Former Tula Governor Sentenced to 9 1/2 Years
(Moscow Times – themoscowtimes.com – Ivan Nechepurenko – July 23, 2013) Former Tula Governor Vyacheslav Dudka will spend nearly 9 1/2 years in a high-security prison in what marks the first time a former governor has received such a harsh sentence in modern Russia.
Dudka was sentenced by a local court Monday for accepting 40 million rubles ($1.3 million) in return for allocating a plot of land to a hypermarket chain.
He will also have to pay a fine of 900,000 rubles ($27,800).
Governors have regularly been accused of corruption in the past, but the allegations have rarely led to criminal convictions, prompting speculation about why Dudka’s sentence was so harsh.
Dudka has denied all charges against him, saying that the case was politically driven by his former colleague Viktor Volkov, who acted as a mediator in passing the bribe from the Grinn hypermarket chain, one of the biggest in Central Russia.
Volkov himself was sentenced to 2 1/2 years in prison but was set free in the courtroom since he had already served his term while under house arrest.
Dudka’s lawyer, Vladimir Zherebenkov, told Interfax he was “shocked” by the decision and promised that the defense would file an appeal.
In accordance with the Criminal Code, Dudka could have been sentenced to a more lenient term, as the article calls for anywhere from five to 10 years behind bars.
The only other instances of governors being sentenced so harshly were in 1999, when Vologda region Governor Nikolai Podgornov was sentenced to seven years in jail. He was pardoned in 2000, however. Several governors were sentenced to lesser terms in the 2000s, but they were always quickly released on parole or pardoned.
Local journalist Andrei Mazov called Dudka’s sentence an “epochal event for the region” in his blog on Echo Moskvy radio’s website.
According to Mikhail Vinogradov, a political analyst with the St.
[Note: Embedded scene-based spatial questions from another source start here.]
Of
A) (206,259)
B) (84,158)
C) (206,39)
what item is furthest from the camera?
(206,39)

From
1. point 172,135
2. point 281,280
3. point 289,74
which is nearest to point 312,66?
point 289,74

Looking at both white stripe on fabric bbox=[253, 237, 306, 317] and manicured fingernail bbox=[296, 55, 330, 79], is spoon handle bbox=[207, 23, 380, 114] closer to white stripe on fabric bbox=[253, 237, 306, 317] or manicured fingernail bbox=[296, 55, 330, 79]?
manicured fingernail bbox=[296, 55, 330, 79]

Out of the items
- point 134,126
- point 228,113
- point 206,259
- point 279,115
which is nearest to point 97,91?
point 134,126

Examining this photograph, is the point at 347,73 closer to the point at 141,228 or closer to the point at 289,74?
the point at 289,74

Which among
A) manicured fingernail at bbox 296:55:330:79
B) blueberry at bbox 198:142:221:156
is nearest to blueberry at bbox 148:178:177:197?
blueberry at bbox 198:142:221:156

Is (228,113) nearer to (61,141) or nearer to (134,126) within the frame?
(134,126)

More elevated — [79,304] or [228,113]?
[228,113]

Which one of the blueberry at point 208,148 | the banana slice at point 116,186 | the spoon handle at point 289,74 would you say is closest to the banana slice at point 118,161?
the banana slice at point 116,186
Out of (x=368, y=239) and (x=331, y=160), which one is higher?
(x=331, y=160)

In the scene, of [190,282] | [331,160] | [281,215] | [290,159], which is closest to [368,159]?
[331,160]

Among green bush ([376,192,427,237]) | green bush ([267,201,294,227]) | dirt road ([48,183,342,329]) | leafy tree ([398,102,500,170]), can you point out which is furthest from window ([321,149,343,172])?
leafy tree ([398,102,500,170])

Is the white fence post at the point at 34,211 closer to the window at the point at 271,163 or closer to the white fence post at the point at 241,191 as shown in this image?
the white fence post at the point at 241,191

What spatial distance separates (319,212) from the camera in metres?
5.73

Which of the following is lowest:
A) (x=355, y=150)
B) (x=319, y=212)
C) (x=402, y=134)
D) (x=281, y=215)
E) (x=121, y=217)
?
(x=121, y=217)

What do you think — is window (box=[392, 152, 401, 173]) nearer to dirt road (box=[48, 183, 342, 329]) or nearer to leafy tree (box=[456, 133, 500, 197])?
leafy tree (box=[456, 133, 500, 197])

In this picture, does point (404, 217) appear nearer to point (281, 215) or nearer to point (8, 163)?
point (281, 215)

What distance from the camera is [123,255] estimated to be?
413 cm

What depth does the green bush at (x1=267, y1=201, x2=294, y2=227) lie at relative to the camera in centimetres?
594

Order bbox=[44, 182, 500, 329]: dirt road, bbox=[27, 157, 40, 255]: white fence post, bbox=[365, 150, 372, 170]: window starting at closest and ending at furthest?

Petersburg Politics Fund, the sentence appears to signify a desire by Russia’s security services to prove their importance and show that high-ranking officials must compromise and be loyal.
“After Navalny’s release on Friday, the Investigative Committee had to show that it is still strong and powerful,” he said, referring to another unprecedented situation, in which opposition leader Alexei Navalny was freed by a Kirov court following a massive protest against his arrest in Moscow.
Dudka, 53, was appointed governor in 2005 by President Vladimir Putin and reappointed by then-President Dmitry Medvedev in 2010.
After numerous corruption scandals, he resigned in July 2011 and was later expelled by the ruling United Russia party after demanding severance pay from the state, a move which the party said had “discredited” its image.
Criminal charges in the case were filed against him in September 2011. At that time, many analysts suggested that he was a scapegoat in a political crisis that had been simmering in the region, citing the dismissal of Mayor Alisa Tolkachyova by the United Russia-controlled city legislature as evidence.
Alexei Titkov, an analyst with the Institute for Regional Politics, said at that time that Dudka might have fallen victim to a government effort to show that it was fighting corruption.
Dudka was not in custody for the duration of court proceedings as investigators took into account his good record in state service and his willingness to cooperate during the inquiry.
If his appeal is rejected, he will have to spend his term in a high-security prison with inmates who have committed grave crimes. Prisoners are not allowed to move around the premises without being supervised.
Dudka was one of the first heads of regions to be appointed after Putin abolished direct elections for governors in 2004. Medvedev rolled back that reform, albeit with certain limitations, such as the requirement for governors to collect signatures from municipal deputies in order to be registered.
In recent years, experts have criticized governors’ dependence on the federal government, saying it undermines federalism in Russia.